Planned support for row compression in SAP systems
Row compression is a very useful feature and it will be supported by various SAP products.
- Starting today you can transparently enable row compression for any table in your SAP system through a manual DBA action. To find suitable candidates for row compression in your SAP system the new UDF ‘INSPECT_TABLE_ROWCOMPESTIMATE’ is available. Check SAP note 980067 to find out how this UDF can be used. The note also describes how to create DB2 scripts to enable row compression on multiple tables.
- SAP BI will fully support DB2 row compression starting with it’s next version. Row compression will become the default for BI fact tables. Support for existing versions of SAP BI/BW is also available soon, see SAP note 926919 for details. There will be more information about row compression in SAP BI posted on SDN soon.

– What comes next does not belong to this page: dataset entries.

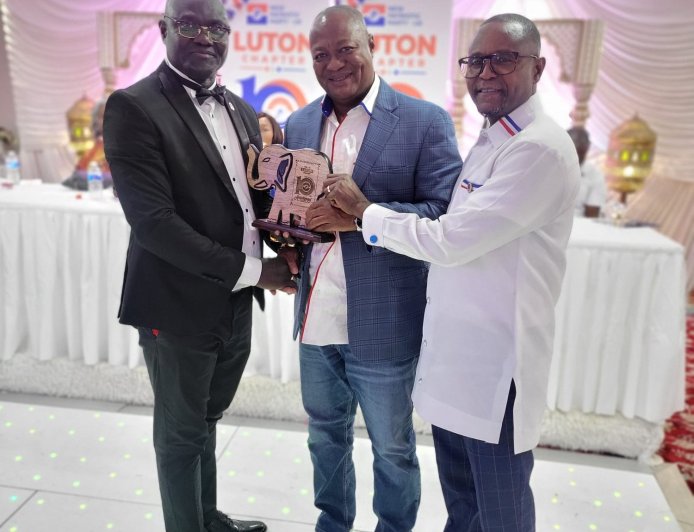 Resource Deprived Constituencies - Sam Pyne Appeals to NPP Diaspora Branches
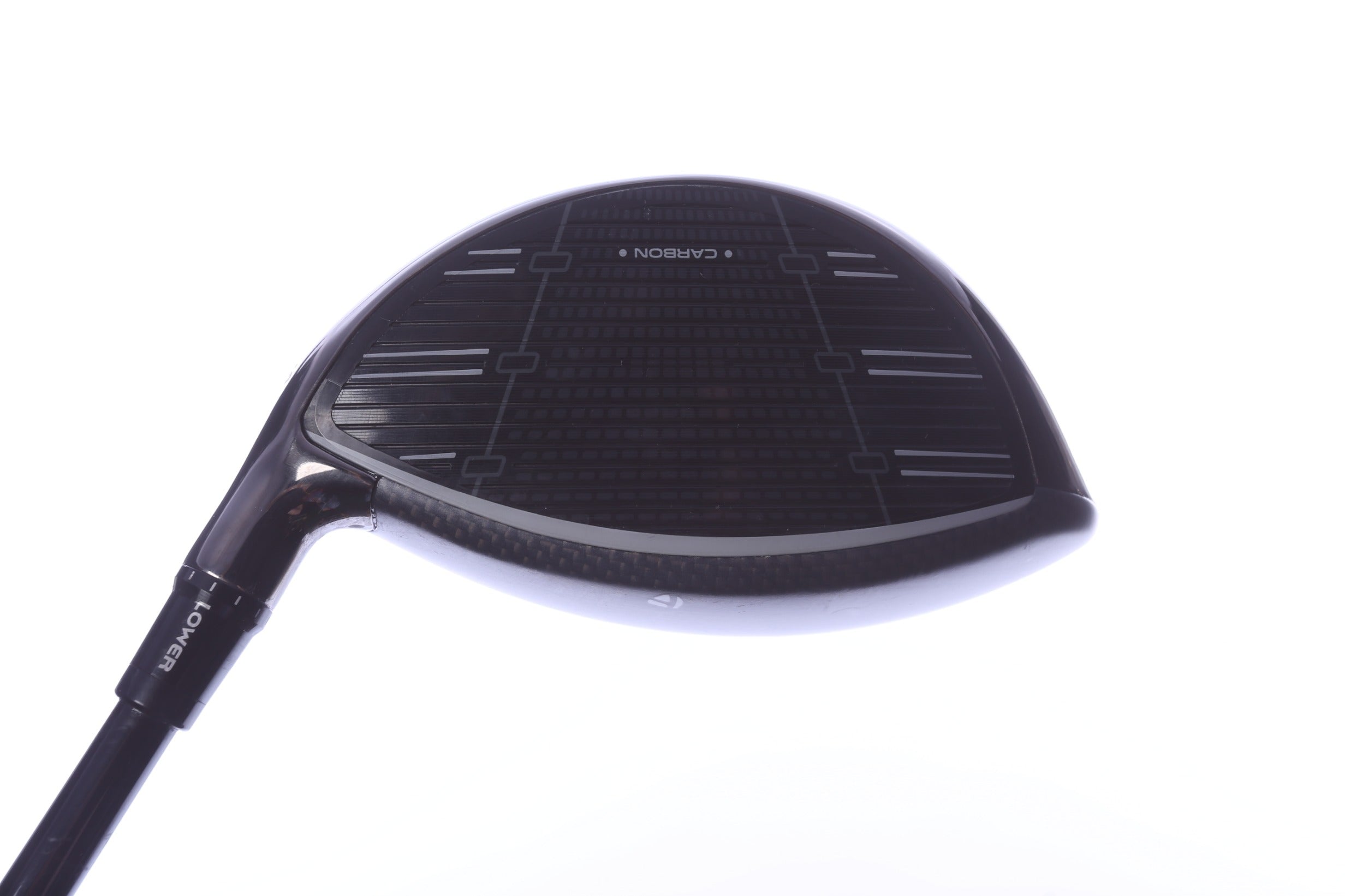 Used TaylorMade Qi35 MAX Driver - 10.5 Degrees - Regular Flex Project X HZRDUS Smoke Red RDX - Right-Handed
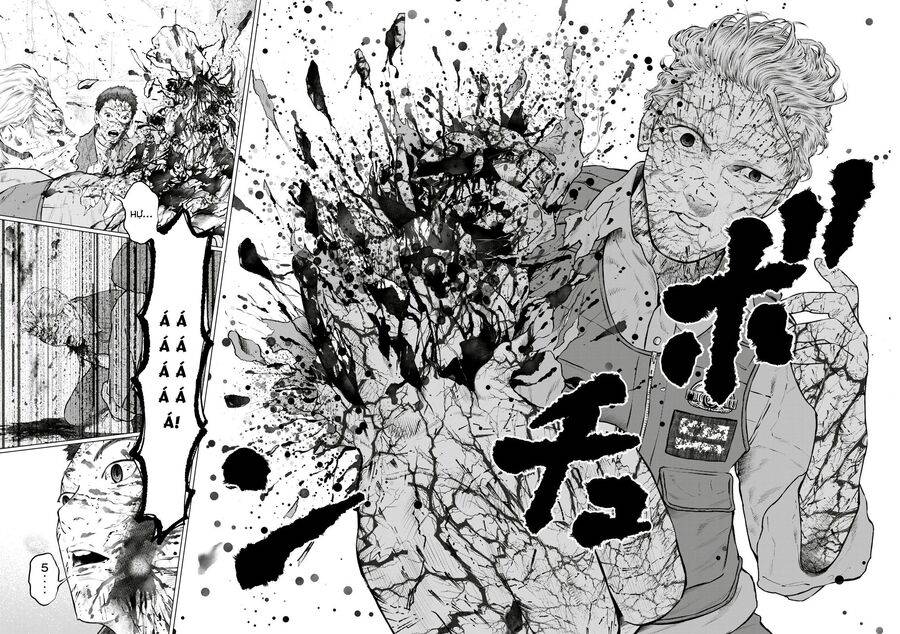 mật danh: nostra chapter 21 16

- R3load has the new option ‘-loadprocedure fast COMPRESS’. Started with this option it loads part of the data, does a REORG to create the compression dictionary and then loads the rest of the data. This way the table does not grow up to it’s full size before it is compressed. For more details see OSS note 886231.
- The SAP DBA Cockpit (transaction ‘DBACOCKPIT’) will fully support row compression starting with the next release of SAP Netweaver. See below a sneak preview from one of our development systems. Note that the development is still ongoing here and there might be changes!
The ‘Single Table Analysis’ shows if a row and/or value compression is switched on for the table. The picture shows the state of our table after row compression took place.
On the new compression tab you can find all information regarding row compression. All the things I did above manually (including the INSPECT run) can be scheduled very easy via the DBA cockpit.